While I like the idea of having morale be part of the monster's hp and them running away when they hit zero instead of dying...I also like the idea of some monsters staying longer than others of the same type, the swinginess of the actual morale check. Some monsters stay and fight while others flee.
There's still plenty of variation when you take to-hit (remember, always gotta hit in 4e) and variations in damage rolls. I didn't, personally, find it necessary to have these much larger swings that arise when a single check can 'kill' a monster. If you think about it, this is a pretty big swing. Just obliterating one of the 5 standards in a stock encounter is enough to pretty much guarantee it will be an easy encounter. The PCs will focus on the most dangerous thing still standing etc.
The odd thing is, I always hear about "all combats are multi-hour slogs" but IME A) every other version of D&D has long combats. Maybe not always as long as the longest 4e combats, but AD&D (which is my main edition that I have mostly played) combats can be stupid long, even at low levels. Everyone needs a 17 to hit anything and you can grind through round after round of nothing at all happening. Not only that but EVERY substantial monster has 3+ attacks, which means plenty of rolling. Plus you have morale, and maybe obedience too (for allies). Depending on exactly how you interpret the rules on melee there's also a whole bunch of randomly determining who attacks who, and once you engage movement is impossible. I found it pretty often to be QUITE dull. Often you could cut it short by expending expensive resources, but clearly that is usually sub-optimal. B) 4e combats are just not necessarily, or even normally, some kind of slow slog. Exciting stuff is always happening, and when you DO make it interesting, the fights don't really bog down, everyone stays engaged!

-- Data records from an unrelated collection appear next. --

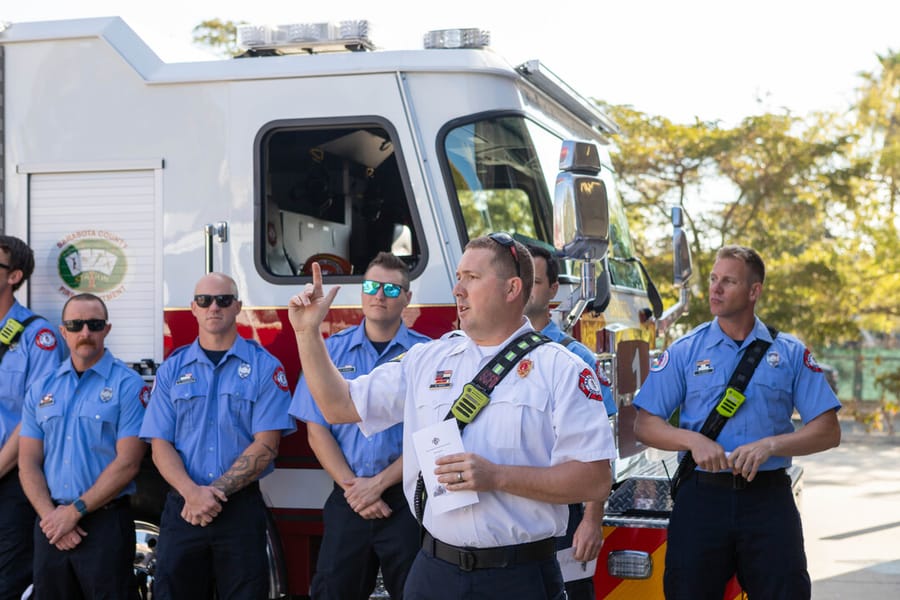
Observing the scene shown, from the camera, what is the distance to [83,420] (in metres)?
4.48

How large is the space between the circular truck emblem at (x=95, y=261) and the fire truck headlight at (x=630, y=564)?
2.44 m

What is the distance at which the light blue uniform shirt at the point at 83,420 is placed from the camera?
4465 mm

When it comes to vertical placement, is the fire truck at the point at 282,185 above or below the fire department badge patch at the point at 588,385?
above

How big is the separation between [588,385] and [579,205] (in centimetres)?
120

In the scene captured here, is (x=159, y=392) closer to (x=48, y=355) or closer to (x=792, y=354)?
(x=48, y=355)

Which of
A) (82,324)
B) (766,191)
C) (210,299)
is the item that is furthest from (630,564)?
(766,191)

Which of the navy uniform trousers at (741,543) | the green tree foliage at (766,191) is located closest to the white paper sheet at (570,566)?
the navy uniform trousers at (741,543)

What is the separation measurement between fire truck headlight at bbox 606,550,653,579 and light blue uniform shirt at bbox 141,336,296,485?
139 centimetres

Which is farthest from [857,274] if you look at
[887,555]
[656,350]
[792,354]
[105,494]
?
[105,494]

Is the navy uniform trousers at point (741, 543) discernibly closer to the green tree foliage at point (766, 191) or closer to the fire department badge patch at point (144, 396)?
the fire department badge patch at point (144, 396)

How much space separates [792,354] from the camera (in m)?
4.17

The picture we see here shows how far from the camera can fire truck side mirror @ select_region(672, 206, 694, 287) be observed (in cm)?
601

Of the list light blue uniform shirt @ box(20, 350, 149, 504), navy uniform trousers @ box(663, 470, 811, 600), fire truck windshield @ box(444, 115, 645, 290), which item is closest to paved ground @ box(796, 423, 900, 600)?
navy uniform trousers @ box(663, 470, 811, 600)

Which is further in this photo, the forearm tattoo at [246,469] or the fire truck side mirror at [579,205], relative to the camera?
the forearm tattoo at [246,469]
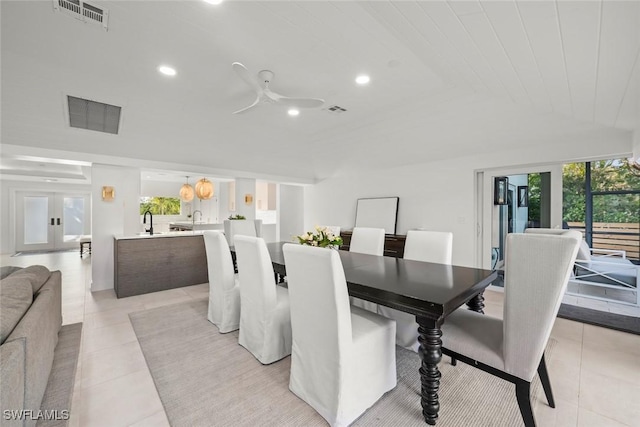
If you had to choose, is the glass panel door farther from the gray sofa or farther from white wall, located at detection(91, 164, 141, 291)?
the gray sofa

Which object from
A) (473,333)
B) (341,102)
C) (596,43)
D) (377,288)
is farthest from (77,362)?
(596,43)

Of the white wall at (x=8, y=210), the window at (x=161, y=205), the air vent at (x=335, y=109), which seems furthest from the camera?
the window at (x=161, y=205)

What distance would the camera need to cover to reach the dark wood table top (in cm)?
154

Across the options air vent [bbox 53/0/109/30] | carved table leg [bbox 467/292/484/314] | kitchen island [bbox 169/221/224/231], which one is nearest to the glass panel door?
kitchen island [bbox 169/221/224/231]

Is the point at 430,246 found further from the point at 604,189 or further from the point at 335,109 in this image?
the point at 604,189

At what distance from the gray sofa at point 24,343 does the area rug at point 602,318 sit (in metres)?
4.66

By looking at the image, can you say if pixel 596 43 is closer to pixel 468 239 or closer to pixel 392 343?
pixel 392 343

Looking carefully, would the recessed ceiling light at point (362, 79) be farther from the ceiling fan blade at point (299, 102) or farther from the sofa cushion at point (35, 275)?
the sofa cushion at point (35, 275)

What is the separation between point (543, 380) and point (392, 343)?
99 centimetres

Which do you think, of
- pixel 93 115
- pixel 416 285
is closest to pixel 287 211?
pixel 93 115

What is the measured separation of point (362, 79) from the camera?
2.98m

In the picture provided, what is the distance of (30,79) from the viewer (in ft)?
9.48

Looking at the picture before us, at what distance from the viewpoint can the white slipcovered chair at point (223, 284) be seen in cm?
277

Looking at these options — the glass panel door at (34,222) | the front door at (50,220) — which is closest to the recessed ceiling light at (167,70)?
the front door at (50,220)
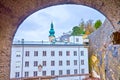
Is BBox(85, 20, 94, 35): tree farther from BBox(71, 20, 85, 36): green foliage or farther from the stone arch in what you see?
the stone arch

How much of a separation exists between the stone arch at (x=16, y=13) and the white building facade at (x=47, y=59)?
1188 cm

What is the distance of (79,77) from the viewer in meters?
8.59

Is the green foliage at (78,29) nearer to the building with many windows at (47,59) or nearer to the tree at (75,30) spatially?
the tree at (75,30)

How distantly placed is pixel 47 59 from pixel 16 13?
43.1 ft

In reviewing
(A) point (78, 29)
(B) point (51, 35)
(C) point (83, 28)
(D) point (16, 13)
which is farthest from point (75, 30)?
(D) point (16, 13)

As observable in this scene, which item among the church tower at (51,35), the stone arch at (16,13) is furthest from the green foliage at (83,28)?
the stone arch at (16,13)

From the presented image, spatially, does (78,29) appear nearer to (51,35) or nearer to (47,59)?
(51,35)

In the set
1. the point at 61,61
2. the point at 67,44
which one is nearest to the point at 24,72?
the point at 61,61

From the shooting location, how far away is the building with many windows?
49.5 ft

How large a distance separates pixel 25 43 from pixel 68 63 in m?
4.50

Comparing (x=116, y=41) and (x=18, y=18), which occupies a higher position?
(x=18, y=18)

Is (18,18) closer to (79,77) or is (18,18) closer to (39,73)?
(79,77)

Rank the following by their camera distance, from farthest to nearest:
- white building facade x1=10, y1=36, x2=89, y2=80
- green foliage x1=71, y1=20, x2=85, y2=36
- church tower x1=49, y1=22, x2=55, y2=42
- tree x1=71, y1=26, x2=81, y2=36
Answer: tree x1=71, y1=26, x2=81, y2=36 < green foliage x1=71, y1=20, x2=85, y2=36 < church tower x1=49, y1=22, x2=55, y2=42 < white building facade x1=10, y1=36, x2=89, y2=80

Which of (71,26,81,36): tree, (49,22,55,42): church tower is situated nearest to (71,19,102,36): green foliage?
(71,26,81,36): tree
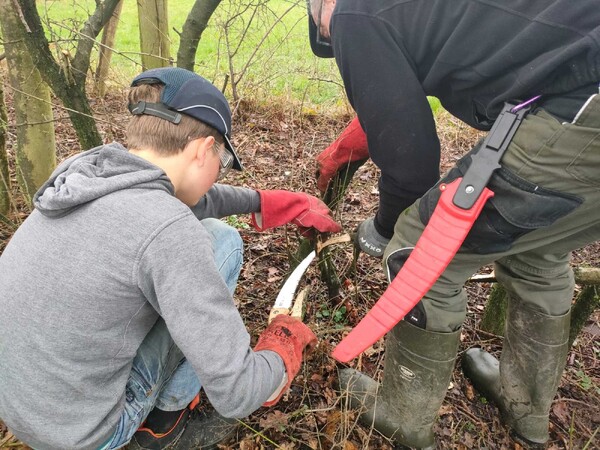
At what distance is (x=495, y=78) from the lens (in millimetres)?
1226

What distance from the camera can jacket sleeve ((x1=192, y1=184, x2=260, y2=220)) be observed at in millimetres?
1978

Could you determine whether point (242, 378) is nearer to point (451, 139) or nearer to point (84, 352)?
point (84, 352)

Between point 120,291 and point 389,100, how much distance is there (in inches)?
40.2

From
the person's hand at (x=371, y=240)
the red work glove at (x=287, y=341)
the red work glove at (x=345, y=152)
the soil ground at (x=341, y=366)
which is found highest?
the red work glove at (x=345, y=152)

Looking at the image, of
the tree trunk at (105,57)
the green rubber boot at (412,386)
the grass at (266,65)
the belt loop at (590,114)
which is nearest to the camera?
the belt loop at (590,114)

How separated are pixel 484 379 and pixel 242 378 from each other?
1325 mm

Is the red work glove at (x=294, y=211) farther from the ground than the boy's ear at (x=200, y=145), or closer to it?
closer to it

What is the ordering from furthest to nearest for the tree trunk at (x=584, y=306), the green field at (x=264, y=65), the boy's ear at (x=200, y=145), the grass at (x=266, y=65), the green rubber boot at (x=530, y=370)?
the grass at (x=266, y=65)
the green field at (x=264, y=65)
the tree trunk at (x=584, y=306)
the green rubber boot at (x=530, y=370)
the boy's ear at (x=200, y=145)

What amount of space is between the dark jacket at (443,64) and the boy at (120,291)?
532 millimetres

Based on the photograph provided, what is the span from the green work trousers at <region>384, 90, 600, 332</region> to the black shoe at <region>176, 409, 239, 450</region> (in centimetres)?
96

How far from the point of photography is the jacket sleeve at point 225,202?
77.9 inches

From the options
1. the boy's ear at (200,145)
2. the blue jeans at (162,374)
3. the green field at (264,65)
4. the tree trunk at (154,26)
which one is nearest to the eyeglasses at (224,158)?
the boy's ear at (200,145)

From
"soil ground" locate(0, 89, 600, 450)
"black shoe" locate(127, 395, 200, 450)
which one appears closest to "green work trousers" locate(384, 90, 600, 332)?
"soil ground" locate(0, 89, 600, 450)

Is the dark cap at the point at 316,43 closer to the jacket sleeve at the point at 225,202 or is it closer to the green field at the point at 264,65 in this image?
the jacket sleeve at the point at 225,202
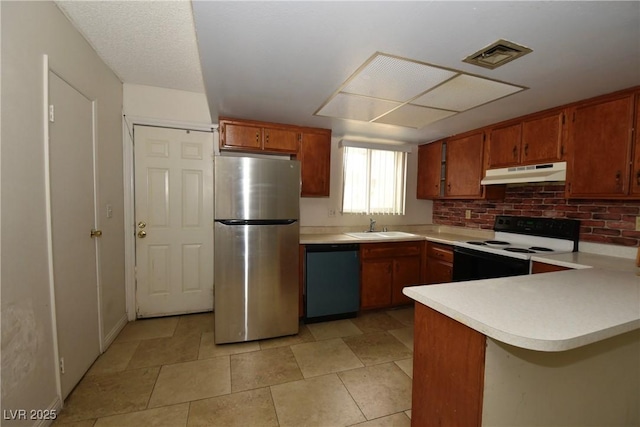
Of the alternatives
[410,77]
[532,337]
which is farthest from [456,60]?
[532,337]

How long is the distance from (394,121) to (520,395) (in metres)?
2.40

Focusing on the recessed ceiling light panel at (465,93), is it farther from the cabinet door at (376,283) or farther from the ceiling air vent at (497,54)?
the cabinet door at (376,283)

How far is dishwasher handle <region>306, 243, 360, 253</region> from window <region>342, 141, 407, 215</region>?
0.74m

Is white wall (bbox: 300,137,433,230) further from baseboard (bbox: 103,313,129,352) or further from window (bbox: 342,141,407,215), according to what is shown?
baseboard (bbox: 103,313,129,352)

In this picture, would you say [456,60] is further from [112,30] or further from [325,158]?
[112,30]

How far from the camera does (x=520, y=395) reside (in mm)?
998

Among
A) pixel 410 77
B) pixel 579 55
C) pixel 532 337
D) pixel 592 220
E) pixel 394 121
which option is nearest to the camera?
pixel 532 337

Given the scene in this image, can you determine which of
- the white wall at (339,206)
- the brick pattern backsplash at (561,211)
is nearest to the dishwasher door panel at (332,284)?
the white wall at (339,206)

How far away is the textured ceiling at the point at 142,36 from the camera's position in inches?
61.8

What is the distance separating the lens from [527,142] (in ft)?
8.21

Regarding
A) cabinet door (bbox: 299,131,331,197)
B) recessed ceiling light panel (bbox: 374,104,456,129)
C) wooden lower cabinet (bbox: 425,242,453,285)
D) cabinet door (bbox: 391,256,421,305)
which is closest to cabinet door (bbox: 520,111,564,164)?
recessed ceiling light panel (bbox: 374,104,456,129)

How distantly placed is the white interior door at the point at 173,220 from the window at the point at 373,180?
1.71m

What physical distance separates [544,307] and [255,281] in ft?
6.69

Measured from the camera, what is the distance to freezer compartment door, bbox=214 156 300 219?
2289 mm
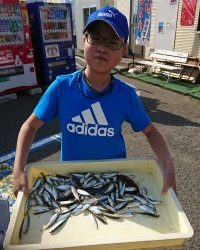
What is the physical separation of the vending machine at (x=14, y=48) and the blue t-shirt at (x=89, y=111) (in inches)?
300

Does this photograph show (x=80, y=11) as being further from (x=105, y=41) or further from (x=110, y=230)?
(x=110, y=230)

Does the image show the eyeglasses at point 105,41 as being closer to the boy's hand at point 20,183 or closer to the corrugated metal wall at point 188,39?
the boy's hand at point 20,183

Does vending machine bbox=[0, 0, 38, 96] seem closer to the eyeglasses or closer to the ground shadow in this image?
the ground shadow

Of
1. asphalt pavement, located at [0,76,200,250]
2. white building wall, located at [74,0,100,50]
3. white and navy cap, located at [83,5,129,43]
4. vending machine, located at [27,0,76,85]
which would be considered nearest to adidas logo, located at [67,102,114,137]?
white and navy cap, located at [83,5,129,43]

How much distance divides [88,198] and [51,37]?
30.9ft

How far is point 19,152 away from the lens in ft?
6.81

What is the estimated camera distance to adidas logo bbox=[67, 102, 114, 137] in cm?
227

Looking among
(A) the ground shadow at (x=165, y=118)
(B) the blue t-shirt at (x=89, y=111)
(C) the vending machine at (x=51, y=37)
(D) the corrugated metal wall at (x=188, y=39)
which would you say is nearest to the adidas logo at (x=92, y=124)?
(B) the blue t-shirt at (x=89, y=111)

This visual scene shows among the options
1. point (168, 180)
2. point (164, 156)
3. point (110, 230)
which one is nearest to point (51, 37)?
point (164, 156)

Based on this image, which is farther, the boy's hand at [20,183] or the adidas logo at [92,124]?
the adidas logo at [92,124]

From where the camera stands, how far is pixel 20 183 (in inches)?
73.4

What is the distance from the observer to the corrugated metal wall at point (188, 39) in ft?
39.3

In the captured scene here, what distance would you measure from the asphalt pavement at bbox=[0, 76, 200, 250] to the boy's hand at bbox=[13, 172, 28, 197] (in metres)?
2.54

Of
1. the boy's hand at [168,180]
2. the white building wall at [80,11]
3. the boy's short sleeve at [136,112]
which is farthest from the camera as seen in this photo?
the white building wall at [80,11]
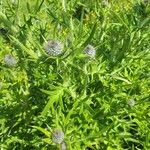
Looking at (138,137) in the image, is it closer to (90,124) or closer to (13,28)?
(90,124)

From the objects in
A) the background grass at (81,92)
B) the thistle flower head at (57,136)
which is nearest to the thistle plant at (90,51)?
the background grass at (81,92)

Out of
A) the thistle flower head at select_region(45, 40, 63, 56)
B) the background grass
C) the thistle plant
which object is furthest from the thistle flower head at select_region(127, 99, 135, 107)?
the thistle flower head at select_region(45, 40, 63, 56)

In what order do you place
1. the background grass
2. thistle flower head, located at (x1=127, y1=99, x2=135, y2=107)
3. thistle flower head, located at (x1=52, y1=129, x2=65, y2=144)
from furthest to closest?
1. thistle flower head, located at (x1=127, y1=99, x2=135, y2=107)
2. the background grass
3. thistle flower head, located at (x1=52, y1=129, x2=65, y2=144)

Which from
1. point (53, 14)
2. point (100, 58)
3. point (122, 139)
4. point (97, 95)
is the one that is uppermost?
point (53, 14)

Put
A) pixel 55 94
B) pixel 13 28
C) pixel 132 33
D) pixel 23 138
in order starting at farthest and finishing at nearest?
pixel 23 138 → pixel 132 33 → pixel 13 28 → pixel 55 94

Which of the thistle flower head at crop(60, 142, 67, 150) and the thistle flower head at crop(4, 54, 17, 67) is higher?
the thistle flower head at crop(4, 54, 17, 67)

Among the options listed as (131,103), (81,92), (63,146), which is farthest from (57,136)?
(131,103)

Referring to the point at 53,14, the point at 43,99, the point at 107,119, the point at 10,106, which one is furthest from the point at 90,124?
the point at 53,14

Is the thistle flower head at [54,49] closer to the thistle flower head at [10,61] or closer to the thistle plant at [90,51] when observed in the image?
the thistle plant at [90,51]

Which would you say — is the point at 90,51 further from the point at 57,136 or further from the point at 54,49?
the point at 57,136

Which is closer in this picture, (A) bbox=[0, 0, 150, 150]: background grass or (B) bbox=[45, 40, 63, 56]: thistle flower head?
(B) bbox=[45, 40, 63, 56]: thistle flower head

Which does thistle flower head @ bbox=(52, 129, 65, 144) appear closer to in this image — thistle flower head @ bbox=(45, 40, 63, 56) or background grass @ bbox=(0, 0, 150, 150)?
background grass @ bbox=(0, 0, 150, 150)
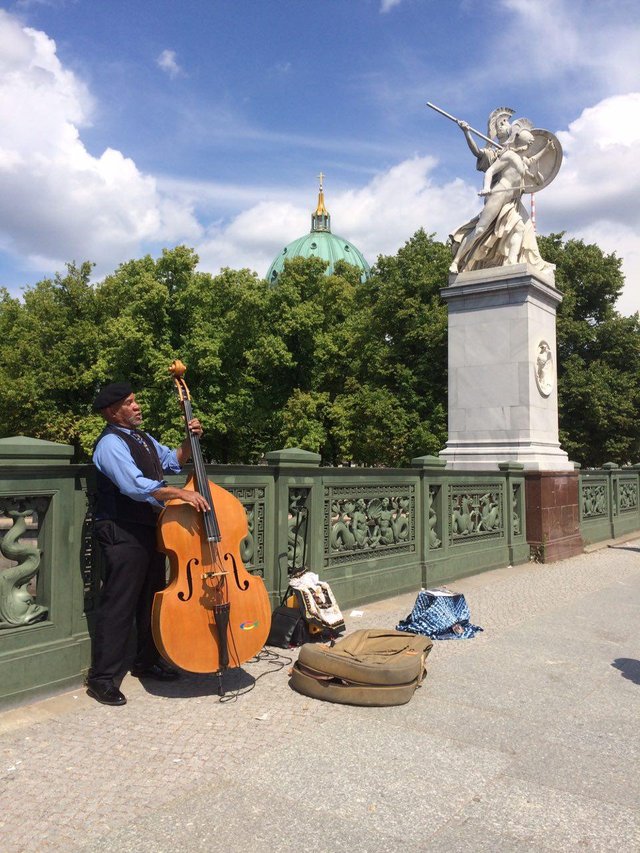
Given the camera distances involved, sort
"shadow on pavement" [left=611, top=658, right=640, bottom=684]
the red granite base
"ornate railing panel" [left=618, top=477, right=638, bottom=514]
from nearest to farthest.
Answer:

So, in the first campaign I ran, levels 1-5 we sometimes ran into this 'slog' encounter. If you have some overleveled elite, especially one with good defenses like a soldier, then all of a sudden everything went into snail mode, assuming nothing else was going on. So this is why I invented the rule 'there is always something else going on' ALWAYS. Also don't use level +2 elite soldiers, just don't. Granted, this all does put a bit of 'know the game' on the DM. I don't think 4e is anything like a perfect game, but I don't think that burden is higher than for 1e, 2e, or 3.x.